** START **

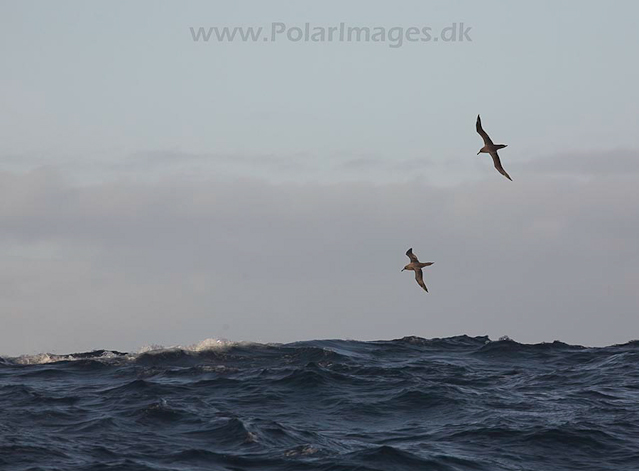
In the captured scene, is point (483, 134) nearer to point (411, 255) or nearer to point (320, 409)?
point (411, 255)

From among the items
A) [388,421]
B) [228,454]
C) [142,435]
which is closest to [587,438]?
[388,421]

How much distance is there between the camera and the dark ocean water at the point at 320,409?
33.9 meters

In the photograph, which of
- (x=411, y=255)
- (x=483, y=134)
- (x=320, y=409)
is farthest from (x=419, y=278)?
(x=320, y=409)

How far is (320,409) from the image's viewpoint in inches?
1613

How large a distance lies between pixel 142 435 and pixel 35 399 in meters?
8.24

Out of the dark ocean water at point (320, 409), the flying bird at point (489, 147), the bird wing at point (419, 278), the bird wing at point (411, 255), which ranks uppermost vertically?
the flying bird at point (489, 147)

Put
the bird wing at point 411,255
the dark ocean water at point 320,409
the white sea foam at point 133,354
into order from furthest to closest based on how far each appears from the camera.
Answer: the white sea foam at point 133,354, the bird wing at point 411,255, the dark ocean water at point 320,409

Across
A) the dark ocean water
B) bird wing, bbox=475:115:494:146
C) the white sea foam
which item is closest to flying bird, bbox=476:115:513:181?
bird wing, bbox=475:115:494:146

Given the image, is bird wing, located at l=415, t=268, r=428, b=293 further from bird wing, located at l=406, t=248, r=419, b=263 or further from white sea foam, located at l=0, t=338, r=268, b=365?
white sea foam, located at l=0, t=338, r=268, b=365

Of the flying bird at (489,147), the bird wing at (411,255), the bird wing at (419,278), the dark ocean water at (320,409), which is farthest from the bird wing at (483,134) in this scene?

** END **

Required work: Copy the lines of the listing from the line with "In the photograph, which of" up to and including the line with "Answer: the white", reproducing each one without any change.

Solution to the exercise:
In the photograph, which of
- (x=411, y=255)
- (x=483, y=134)
- (x=320, y=409)
is farthest from (x=419, y=278)?
(x=320, y=409)

How far is (320,409) from the image's viewpoint in inches?
1613

How large a distance lies between pixel 142 435 and pixel 35 399 in meters?
8.24

Out of the dark ocean water at point (320, 409), the flying bird at point (489, 147), the bird wing at point (419, 278), the bird wing at point (411, 255), which ranks uppermost vertically?
the flying bird at point (489, 147)

Put
the bird wing at point 411,255
the dark ocean water at point 320,409
the white sea foam at point 133,354
into order from furthest to closest based on how far each appears from the camera.
Answer: the white sea foam at point 133,354, the bird wing at point 411,255, the dark ocean water at point 320,409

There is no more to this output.